--- Task to carry out ---
The response must reproduce every record in full.

Short descriptive text snippets:

——

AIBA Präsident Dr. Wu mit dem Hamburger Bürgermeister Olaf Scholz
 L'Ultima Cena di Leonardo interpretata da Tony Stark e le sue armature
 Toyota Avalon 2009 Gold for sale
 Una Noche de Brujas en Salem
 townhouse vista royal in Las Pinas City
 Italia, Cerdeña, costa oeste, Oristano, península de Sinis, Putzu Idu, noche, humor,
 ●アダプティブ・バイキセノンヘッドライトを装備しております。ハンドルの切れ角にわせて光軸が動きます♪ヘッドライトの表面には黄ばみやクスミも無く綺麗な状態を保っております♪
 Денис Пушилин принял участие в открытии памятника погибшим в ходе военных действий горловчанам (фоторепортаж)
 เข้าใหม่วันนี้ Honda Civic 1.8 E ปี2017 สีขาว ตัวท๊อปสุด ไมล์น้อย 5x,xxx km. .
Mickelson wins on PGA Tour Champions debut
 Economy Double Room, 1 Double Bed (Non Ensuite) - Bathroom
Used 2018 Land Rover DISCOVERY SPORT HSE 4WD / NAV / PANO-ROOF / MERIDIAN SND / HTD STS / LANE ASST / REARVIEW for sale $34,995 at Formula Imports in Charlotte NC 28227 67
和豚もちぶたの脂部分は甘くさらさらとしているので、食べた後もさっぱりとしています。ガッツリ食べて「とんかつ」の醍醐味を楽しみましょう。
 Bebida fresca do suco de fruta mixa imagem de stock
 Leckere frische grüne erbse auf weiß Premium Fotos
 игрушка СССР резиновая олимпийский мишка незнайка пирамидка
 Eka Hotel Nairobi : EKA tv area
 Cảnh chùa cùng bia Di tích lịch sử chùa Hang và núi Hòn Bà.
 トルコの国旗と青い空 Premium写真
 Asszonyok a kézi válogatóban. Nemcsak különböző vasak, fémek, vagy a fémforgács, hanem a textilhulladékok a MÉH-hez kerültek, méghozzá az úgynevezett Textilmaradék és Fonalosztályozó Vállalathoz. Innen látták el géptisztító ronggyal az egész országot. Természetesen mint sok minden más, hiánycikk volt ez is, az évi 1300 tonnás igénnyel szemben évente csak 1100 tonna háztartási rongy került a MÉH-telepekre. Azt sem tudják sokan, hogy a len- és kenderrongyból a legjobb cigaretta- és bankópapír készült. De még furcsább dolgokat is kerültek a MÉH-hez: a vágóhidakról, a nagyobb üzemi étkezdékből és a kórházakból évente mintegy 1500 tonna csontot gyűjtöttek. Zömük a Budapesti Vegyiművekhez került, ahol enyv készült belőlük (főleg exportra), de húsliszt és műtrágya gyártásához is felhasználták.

——

--- Response box ---
AIBA Präsident Dr. Wu mit dem Hamburger Bürgermeister Olaf Scholz
 L'Ultima Cena di Leonardo interpretata da Tony Stark e le sue armature
 Toyota Avalon 2009 Gold for sale
 Una Noche de Brujas en Salem
 townhouse vista royal in Las Pinas City
 Italia, Cerdeña, costa oeste, Oristano, península de Sinis, Putzu Idu, noche, humor,
 ●アダプティブ・バイキセノンヘッドライトを装備しております。ハンドルの切れ角にわせて光軸が動きます♪ヘッドライトの表面には黄ばみやクスミも無く綺麗な状態を保っております♪
 Денис Пушилин принял участие в открытии памятника погибшим в ходе военных действий горловчанам (фоторепортаж)
 เข้าใหม่วันนี้ Honda Civic 1.8 E ปี2017 สีขาว ตัวท๊อปสุด ไมล์น้อย 5x,xxx km. .
Mickelson wins on PGA Tour Champions debut
 Economy Double Room, 1 Double Bed (Non Ensuite) - Bathroom
Used 2018 Land Rover DISCOVERY SPORT HSE 4WD / NAV / PANO-ROOF / MERIDIAN SND / HTD STS / LANE ASST / REARVIEW for sale $34,995 at Formula Imports in Charlotte NC 28227 67
和豚もちぶたの脂部分は甘くさらさらとしているので、食べた後もさっぱりとしています。ガッツリ食べて「とんかつ」の醍醐味を楽しみましょう。
 Bebida fresca do suco de fruta mixa imagem de stock
 Leckere frische grüne erbse auf weiß Premium Fotos
 игрушка СССР резиновая олимпийский мишка незнайка пирамидка
 Eka Hotel Nairobi : EKA tv area
 Cảnh chùa cùng bia Di tích lịch sử chùa Hang và núi Hòn Bà.
 トルコの国旗と青い空 Premium写真
 Asszonyok a kézi válogatóban. Nemcsak különböző vasak, fémek, vagy a fémforgács, hanem a textilhulladékok a MÉH-hez kerültek, méghozzá az úgynevezett Textilmaradék és Fonalosztályozó Vállalathoz. Innen látták el géptisztító ronggyal az egész országot. Természetesen mint sok minden más, hiánycikk volt ez is, az évi 1300 tonnás igénnyel szemben évente csak 1100 tonna háztartási rongy került a MÉH-telepekre. Azt sem tudják sokan, hogy a len- és kenderrongyból a legjobb cigaretta- és bankópapír készült. De még furcsább dolgokat is kerültek a MÉH-hez: a vágóhidakról, a nagyobb üzemi étkezdékből és a kórházakból évente mintegy 1500 tonna csontot gyűjtöttek. Zömük a Budapesti Vegyiművekhez került, ahol enyv készült belőlük (főleg exportra), de húsliszt és műtrágya gyártásához is felhasználták.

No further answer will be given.